→ **ACTION ITEM A**:
List the RPC names that appear in the email about 64-bit volume fields.
→ **ACTION ITEM B**:
According to the email about 64-bit volume fields, what three things did Andrew Deason set out the requirements for 64-bit fields pertaining to?
→ **ACTION ITEM C**:
From the email about 64-bit volume fields, output the stretch from "As this is tagged, additional" through "dumps if desired.".

→ **TEXT**:

--------------------

On Mon, Jun 22, 2009 at 4:50 PM, Jeffrey Hutzelman <[email protected]> wrote:

> --On Friday, June 19, 2009 04:49:15 PM -0500 Andrew Deason <
> [email protected]> wrote:
>
>  Per suggestions from Jeffrey Altman and others, here are what I believe
>> to be the requirements for 64-bit fields pertaining to volume IDs,
>> volume quotas, and block usage on volumes/partitions.
>>
>> The format resembles what Jeffrey posted as an example earlier, but I
>> separated the affected RPCs according to what underlying struct changed
>> in the RPC (if any); I just found it easier to follow. This is what's in
>> the parentheses by "Affected RPCs". Some RPCs are listed more than once
>> because of this: once for each structure changed. I also merged some
>> fields into the same section when the list of affected RPCs was
>> identical.
>>
>
> By concentrating only on RPC's, you are missing significant portions of the
> protocol.  Anyone considering or proposing a change like this also needs to
> consider its impacts on other parts of the protocol suite, including...
>
> 1) The volume dump format, as represented in the data of RPC's like
> AFSVolDump and AFSVolRestore.
>

As this is tagged, additional tags can be allocated, represented by
capabilities, and tools (implementation-specific) can be provided to
downgrade dumps if desired.

>
> 2) The on-wire directory format, as represented in the data of
> RXAFS_FetchData on a directory.  This is presently the same as the on-disk
> format used by the OpenAFS server, but there is no requirement that they be
> kept in sync.
>

Transliteration of objects is obviously possible, but this is a case of the
payload needing to be specified and revisions proposed and standardized.


> 4) ubik database formats.  These are specific to the OpenAFS implementation
> and are not the subject of standardization work, but there are similar
> interoperability considerations to work through, particularly regarding what
> happens when you have mixed-version dbservers and what happens when you
> upgrade/downgrade.  It might be acceptable to require upgrading everything
> at once; it is not acceptable for breaking that rule to result in destroying
> the database.
>

I'd argue it is possible to support old ubik servers, by translating a new
database to old when the old RPCs are used, and changes here can be done
with care by the implementation to support or explicitly disallow mixed-mode
cells. The database must obviously not be destroyed, and a downgrade
mechanism should be provided, but those are implementation details.

--------------------

→ **SOURCE DATA**:
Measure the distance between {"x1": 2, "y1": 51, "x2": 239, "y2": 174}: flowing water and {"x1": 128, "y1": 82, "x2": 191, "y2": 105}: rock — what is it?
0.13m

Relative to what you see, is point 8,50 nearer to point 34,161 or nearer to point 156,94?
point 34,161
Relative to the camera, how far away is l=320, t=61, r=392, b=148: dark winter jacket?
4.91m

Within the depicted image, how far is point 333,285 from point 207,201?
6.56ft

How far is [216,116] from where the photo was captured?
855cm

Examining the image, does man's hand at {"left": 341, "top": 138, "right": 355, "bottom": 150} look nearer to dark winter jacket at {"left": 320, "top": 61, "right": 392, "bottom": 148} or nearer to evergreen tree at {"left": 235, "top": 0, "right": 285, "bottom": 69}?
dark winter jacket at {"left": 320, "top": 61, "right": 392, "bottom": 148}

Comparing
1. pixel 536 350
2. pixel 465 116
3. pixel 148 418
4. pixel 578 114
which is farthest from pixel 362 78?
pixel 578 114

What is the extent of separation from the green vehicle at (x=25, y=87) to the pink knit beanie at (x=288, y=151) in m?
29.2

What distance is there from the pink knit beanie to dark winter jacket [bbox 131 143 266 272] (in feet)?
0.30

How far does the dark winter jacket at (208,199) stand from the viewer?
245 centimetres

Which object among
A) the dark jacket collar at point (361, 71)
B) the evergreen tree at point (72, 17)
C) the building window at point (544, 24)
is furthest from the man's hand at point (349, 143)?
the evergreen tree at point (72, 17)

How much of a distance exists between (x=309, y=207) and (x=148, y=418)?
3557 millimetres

--------------------

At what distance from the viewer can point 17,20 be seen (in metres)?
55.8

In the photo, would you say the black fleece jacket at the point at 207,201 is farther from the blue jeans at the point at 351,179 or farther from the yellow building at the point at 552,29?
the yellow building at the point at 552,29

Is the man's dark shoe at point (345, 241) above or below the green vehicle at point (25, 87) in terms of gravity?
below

--------------------

→ **TASK SOLUTION A**:
AFSVolDump
AFSVolRestore
RXAFS_FetchData

→ **TASK SOLUTION B**:
Volume IDs, volume quotas, and block usage on volumes/partitions.

→ **TASK SOLUTION C**:
As this is tagged, additional tags can be allocated, represented by
capabilities, and tools (implementation-specific) can be provided to
downgrade dumps if desired.